Space of non-Fermi liquids (2405.09450v3)

Abstract: In metals, low-energy effective theories are characterized by a set of coupling functions. Among them, the angle-dependent Fermi momentum specifies the size and shape of Fermi surface. Since the Fermi momentum grows incessantly under the renormalization group flow, a metallic fixed point is defined only modulo a rescaling of Fermi momentum. In this paper, we discuss the physical consequences of this projective nature of fixed points for non-Fermi liquids with hot Fermi surfaces. The first is the absence of a unique dynamical critical exponent that dictates the relative scaling between energy and momentum. The second is mismatches between the scaling dimensions of couplings and their relevancy.
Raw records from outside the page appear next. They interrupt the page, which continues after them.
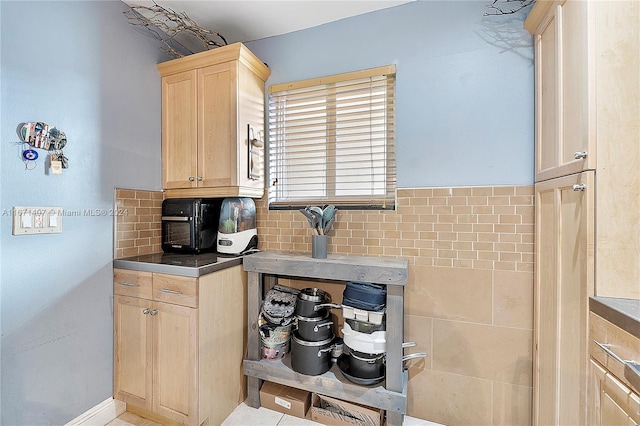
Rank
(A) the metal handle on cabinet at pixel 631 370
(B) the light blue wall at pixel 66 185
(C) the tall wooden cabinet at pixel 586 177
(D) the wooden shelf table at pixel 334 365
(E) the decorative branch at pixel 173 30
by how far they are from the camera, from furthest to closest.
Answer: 1. (E) the decorative branch at pixel 173 30
2. (D) the wooden shelf table at pixel 334 365
3. (B) the light blue wall at pixel 66 185
4. (C) the tall wooden cabinet at pixel 586 177
5. (A) the metal handle on cabinet at pixel 631 370

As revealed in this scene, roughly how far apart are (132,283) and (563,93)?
8.34 ft

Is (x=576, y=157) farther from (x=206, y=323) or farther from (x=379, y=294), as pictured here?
(x=206, y=323)

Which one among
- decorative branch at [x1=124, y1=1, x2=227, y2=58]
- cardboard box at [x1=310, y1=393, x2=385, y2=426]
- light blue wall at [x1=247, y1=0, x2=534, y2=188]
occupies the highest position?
decorative branch at [x1=124, y1=1, x2=227, y2=58]

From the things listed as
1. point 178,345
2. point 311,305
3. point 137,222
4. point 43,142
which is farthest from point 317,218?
point 43,142

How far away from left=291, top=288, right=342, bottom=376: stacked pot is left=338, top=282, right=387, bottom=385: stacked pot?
14 centimetres

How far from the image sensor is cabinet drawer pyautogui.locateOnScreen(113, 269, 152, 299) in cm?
169

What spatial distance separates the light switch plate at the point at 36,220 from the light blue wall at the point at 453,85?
78.8 inches

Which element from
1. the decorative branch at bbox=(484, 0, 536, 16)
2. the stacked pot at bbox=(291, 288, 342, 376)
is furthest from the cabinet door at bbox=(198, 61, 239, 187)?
the decorative branch at bbox=(484, 0, 536, 16)

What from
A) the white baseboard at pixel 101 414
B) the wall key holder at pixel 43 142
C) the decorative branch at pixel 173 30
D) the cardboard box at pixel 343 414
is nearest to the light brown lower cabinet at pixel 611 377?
the cardboard box at pixel 343 414

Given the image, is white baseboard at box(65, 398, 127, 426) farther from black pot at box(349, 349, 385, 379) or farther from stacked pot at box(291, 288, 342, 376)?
black pot at box(349, 349, 385, 379)

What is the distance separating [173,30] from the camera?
2064 mm

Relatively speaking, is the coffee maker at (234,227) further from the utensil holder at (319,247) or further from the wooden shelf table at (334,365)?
the utensil holder at (319,247)

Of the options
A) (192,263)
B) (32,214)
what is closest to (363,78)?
(192,263)

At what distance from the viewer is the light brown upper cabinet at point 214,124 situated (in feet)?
6.29
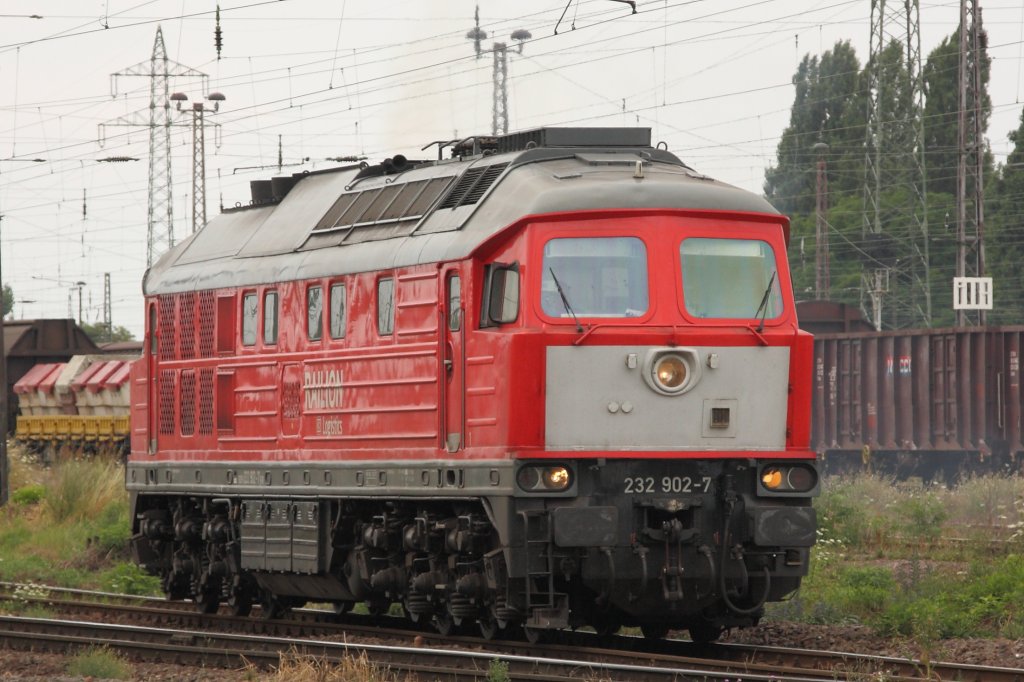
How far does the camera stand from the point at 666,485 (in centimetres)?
1289

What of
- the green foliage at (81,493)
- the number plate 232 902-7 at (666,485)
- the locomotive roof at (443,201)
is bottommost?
the green foliage at (81,493)

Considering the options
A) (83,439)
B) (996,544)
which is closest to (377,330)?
(996,544)

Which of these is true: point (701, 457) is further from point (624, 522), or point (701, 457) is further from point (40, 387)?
point (40, 387)

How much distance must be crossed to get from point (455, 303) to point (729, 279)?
7.03 ft

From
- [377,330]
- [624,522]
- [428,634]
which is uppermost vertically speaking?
[377,330]

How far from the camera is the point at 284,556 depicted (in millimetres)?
16078

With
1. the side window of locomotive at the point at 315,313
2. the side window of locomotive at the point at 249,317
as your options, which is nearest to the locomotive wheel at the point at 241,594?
the side window of locomotive at the point at 249,317

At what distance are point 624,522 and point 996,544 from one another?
7.98m

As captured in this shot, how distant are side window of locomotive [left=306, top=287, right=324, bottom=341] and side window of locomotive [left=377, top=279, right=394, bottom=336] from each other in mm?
1001

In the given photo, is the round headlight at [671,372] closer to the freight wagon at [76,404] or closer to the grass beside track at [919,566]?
the grass beside track at [919,566]

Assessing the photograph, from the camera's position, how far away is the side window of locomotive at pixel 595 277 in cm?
1285

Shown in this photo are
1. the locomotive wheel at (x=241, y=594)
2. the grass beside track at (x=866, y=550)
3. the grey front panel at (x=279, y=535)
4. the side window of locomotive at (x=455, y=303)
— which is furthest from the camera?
the locomotive wheel at (x=241, y=594)

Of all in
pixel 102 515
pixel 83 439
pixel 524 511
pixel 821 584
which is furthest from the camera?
pixel 83 439

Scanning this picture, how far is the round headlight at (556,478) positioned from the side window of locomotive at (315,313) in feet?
12.0
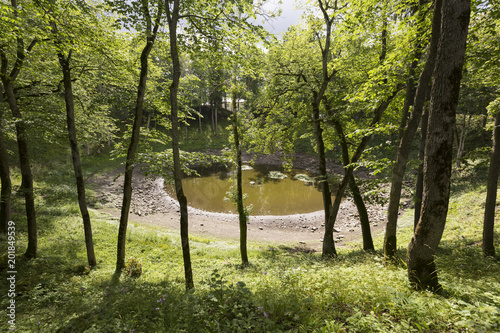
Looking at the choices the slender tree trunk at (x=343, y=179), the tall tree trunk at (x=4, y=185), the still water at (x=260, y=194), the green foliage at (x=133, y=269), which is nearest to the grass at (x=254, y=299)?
the green foliage at (x=133, y=269)

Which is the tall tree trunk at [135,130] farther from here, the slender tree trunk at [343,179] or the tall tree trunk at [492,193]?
the tall tree trunk at [492,193]

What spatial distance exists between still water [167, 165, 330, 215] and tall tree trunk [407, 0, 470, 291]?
1542cm

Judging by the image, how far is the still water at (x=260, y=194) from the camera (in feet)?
71.5

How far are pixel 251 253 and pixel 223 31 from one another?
407 inches

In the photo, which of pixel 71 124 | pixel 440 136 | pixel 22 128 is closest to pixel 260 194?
pixel 71 124

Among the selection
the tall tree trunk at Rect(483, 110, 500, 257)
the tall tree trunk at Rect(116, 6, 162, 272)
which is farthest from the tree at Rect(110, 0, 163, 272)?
the tall tree trunk at Rect(483, 110, 500, 257)

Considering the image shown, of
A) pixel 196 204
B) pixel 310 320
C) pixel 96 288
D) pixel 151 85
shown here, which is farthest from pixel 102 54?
pixel 196 204

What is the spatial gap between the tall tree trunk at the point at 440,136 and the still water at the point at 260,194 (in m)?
15.4

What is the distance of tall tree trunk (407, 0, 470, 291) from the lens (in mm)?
3373

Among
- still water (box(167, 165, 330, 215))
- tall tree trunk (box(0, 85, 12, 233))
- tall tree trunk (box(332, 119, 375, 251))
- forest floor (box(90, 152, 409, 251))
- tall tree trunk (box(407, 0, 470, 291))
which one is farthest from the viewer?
still water (box(167, 165, 330, 215))

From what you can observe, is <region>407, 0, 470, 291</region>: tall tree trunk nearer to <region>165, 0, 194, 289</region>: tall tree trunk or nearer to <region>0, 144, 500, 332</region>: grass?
<region>0, 144, 500, 332</region>: grass

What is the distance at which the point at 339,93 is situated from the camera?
9.86 meters

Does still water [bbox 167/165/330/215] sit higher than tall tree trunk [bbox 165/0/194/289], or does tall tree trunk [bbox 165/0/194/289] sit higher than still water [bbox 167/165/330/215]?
tall tree trunk [bbox 165/0/194/289]

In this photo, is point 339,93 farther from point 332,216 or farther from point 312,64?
point 332,216
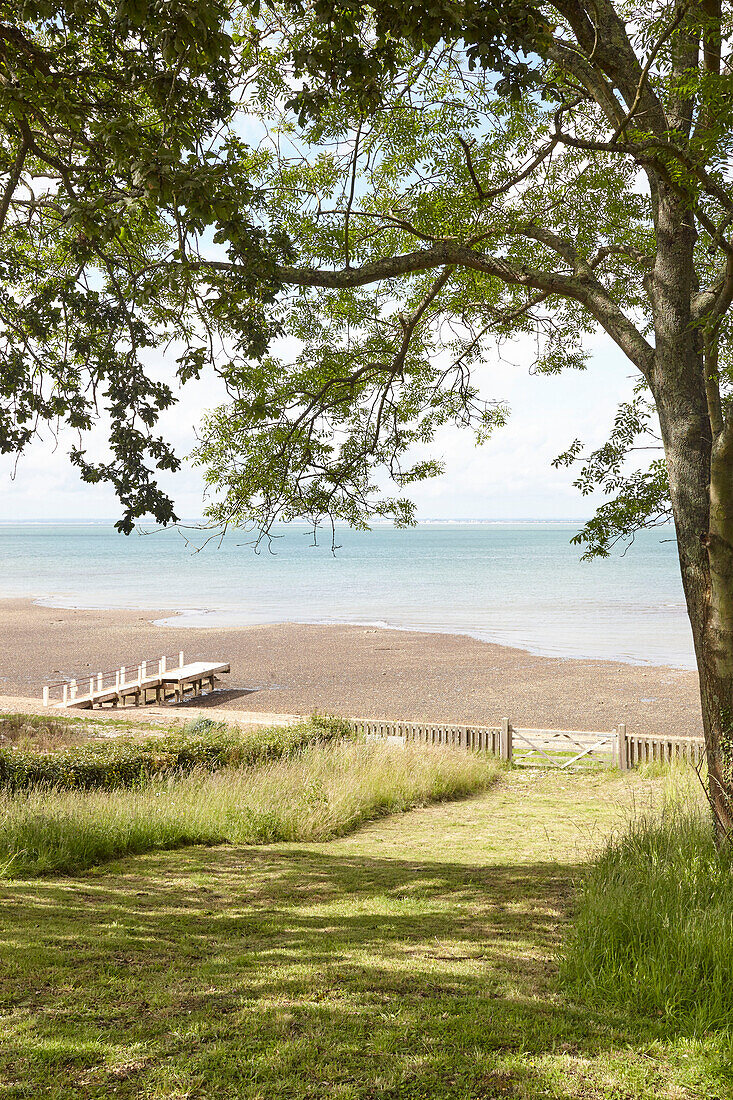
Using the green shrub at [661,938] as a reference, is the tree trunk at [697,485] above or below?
above

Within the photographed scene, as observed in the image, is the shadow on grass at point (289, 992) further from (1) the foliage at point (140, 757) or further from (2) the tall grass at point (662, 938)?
(1) the foliage at point (140, 757)

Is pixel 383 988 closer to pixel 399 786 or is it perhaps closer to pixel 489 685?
pixel 399 786

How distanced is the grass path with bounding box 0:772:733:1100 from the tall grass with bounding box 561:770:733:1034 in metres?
0.24

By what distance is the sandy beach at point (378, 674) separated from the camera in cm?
2520

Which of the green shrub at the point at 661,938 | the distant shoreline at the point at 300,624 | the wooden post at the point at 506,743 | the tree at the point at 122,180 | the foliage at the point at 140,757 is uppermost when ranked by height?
the tree at the point at 122,180

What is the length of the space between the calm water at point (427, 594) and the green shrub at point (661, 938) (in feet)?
58.5

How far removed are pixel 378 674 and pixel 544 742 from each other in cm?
1420

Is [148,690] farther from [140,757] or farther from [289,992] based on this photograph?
[289,992]

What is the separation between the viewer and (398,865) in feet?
28.3

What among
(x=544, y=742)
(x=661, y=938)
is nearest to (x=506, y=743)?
(x=544, y=742)

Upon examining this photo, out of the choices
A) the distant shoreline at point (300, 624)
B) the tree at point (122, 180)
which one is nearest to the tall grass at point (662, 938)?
the tree at point (122, 180)

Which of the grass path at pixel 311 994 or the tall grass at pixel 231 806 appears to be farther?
the tall grass at pixel 231 806

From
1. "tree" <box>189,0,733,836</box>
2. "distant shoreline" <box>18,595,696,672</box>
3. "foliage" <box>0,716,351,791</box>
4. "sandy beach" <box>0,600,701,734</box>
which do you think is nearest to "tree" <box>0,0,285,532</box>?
"tree" <box>189,0,733,836</box>

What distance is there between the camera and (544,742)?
59.5 ft
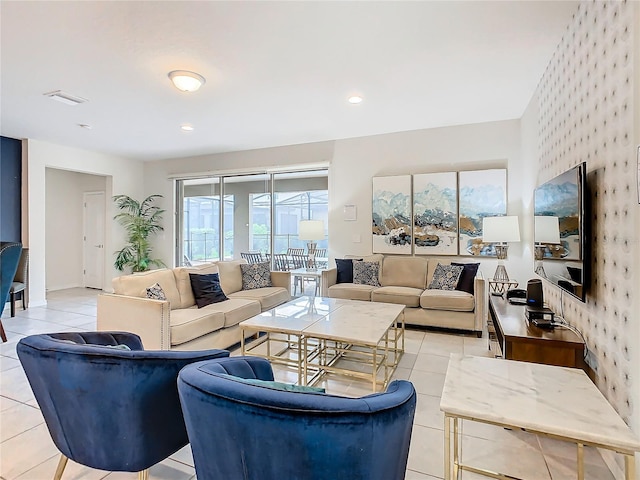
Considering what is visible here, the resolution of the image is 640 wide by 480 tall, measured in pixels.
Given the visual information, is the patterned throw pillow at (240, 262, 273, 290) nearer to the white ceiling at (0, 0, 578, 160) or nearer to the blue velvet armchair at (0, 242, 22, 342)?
the white ceiling at (0, 0, 578, 160)

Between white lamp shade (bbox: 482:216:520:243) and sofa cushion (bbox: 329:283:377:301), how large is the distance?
1.56 metres

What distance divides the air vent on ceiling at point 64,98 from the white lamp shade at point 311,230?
308cm

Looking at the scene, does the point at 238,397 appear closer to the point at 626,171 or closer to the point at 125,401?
the point at 125,401

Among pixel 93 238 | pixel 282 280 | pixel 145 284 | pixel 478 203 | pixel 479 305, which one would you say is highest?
pixel 478 203

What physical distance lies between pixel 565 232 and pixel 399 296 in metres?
2.20

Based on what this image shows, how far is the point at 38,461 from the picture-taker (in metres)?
1.85

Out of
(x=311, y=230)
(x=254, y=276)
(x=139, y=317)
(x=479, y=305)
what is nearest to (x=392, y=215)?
(x=311, y=230)

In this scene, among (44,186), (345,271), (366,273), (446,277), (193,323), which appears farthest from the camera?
(44,186)

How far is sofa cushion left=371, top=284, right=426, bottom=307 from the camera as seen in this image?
4188 millimetres

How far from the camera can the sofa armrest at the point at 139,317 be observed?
2820mm

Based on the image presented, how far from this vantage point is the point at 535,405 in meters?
1.30

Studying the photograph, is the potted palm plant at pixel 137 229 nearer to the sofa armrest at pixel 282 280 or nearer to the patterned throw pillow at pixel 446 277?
the sofa armrest at pixel 282 280

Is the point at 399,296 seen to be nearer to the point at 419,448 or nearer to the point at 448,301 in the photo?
the point at 448,301

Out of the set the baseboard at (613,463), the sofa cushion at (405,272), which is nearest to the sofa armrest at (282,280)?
the sofa cushion at (405,272)
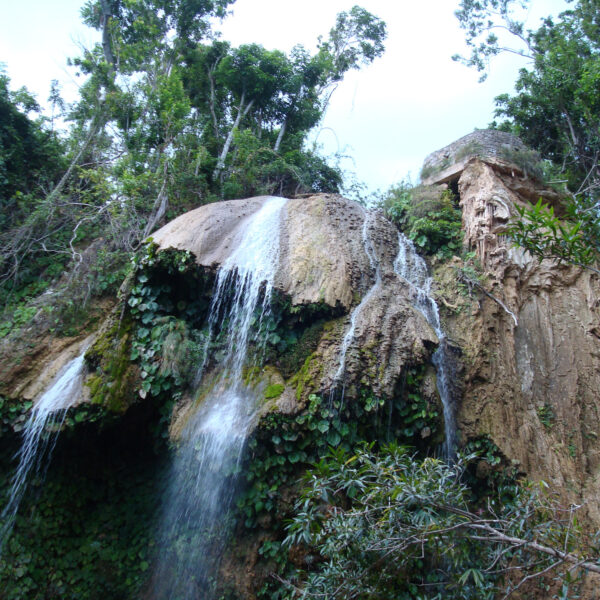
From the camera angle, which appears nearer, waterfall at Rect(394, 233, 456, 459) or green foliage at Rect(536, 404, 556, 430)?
waterfall at Rect(394, 233, 456, 459)

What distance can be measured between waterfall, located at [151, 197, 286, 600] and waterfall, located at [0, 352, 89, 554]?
5.78 ft

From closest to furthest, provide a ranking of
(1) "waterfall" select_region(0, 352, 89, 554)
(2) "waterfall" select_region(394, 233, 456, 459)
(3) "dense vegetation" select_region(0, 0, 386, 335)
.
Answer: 1. (1) "waterfall" select_region(0, 352, 89, 554)
2. (2) "waterfall" select_region(394, 233, 456, 459)
3. (3) "dense vegetation" select_region(0, 0, 386, 335)

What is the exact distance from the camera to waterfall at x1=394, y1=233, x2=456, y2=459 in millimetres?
6449

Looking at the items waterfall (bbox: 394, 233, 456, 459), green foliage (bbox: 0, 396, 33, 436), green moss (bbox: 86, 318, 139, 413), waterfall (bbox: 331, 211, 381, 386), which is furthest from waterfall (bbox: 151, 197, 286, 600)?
waterfall (bbox: 394, 233, 456, 459)

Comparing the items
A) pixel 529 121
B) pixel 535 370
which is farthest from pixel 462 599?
pixel 529 121

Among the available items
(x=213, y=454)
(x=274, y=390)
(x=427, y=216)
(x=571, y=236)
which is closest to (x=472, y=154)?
(x=427, y=216)

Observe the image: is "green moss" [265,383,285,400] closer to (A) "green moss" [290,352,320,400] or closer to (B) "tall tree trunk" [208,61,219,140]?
(A) "green moss" [290,352,320,400]

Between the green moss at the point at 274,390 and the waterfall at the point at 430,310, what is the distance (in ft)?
7.46

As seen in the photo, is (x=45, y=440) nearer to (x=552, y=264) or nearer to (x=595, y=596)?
(x=595, y=596)

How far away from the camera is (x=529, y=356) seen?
25.4 feet

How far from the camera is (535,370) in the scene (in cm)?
761

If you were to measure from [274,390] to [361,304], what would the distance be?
1.95 m

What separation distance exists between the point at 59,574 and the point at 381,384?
5137 mm

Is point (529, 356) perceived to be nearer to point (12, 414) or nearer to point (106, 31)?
point (12, 414)
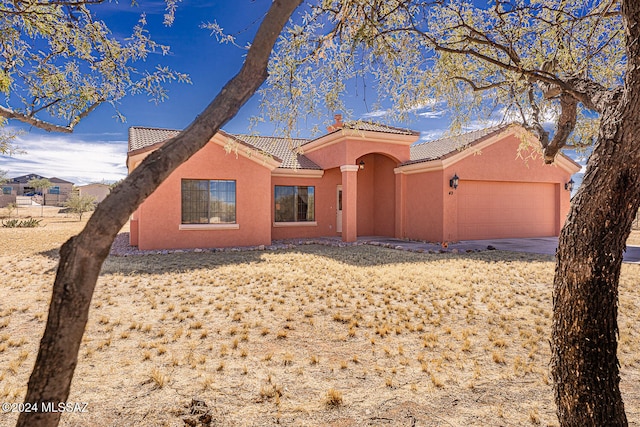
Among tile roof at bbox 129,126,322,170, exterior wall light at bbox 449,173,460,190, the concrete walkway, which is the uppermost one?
tile roof at bbox 129,126,322,170

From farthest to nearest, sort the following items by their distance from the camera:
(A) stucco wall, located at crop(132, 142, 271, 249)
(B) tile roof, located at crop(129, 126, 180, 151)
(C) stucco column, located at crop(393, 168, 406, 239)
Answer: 1. (C) stucco column, located at crop(393, 168, 406, 239)
2. (B) tile roof, located at crop(129, 126, 180, 151)
3. (A) stucco wall, located at crop(132, 142, 271, 249)

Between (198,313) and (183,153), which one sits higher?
(183,153)

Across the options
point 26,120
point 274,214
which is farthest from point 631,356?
point 274,214

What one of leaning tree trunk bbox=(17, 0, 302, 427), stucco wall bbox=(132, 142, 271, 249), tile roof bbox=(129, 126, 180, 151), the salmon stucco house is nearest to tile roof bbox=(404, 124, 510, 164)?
the salmon stucco house

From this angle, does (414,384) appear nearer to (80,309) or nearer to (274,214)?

Nonetheless, each projective fixed point is characterized by a few marginal and relevant coupling functions, and the notion of universality survives. We illustrate our findings by charting the space of projective fixed points and extracting their universal properties for the Ising-nematic quantum critical metal beyond the patch theory. To control the theory, we use the dimensional regularization scheme that tunes the co-dimension of Fermi surface. Near the upper critical dimension, two exactly marginal coupling functions span the space of stable projective fixed points: functions that specify the shape of the Fermi surface and the angle-dependent Fermi velocity. All other coupling functions, including the Landau functions and the universal pairing interaction, are fixed by those two marginal functions. With decreasing dimensions, the forward scattering remains irrelevant while the pairing interaction becomes relevant near two dimensions. In two dimensions, it is expected that the universal superconducting fluctuations lower the symmetry of the non-Fermi liquid realized above the superconducting transition temperatures from the loop U(1) group to a proper subgroup.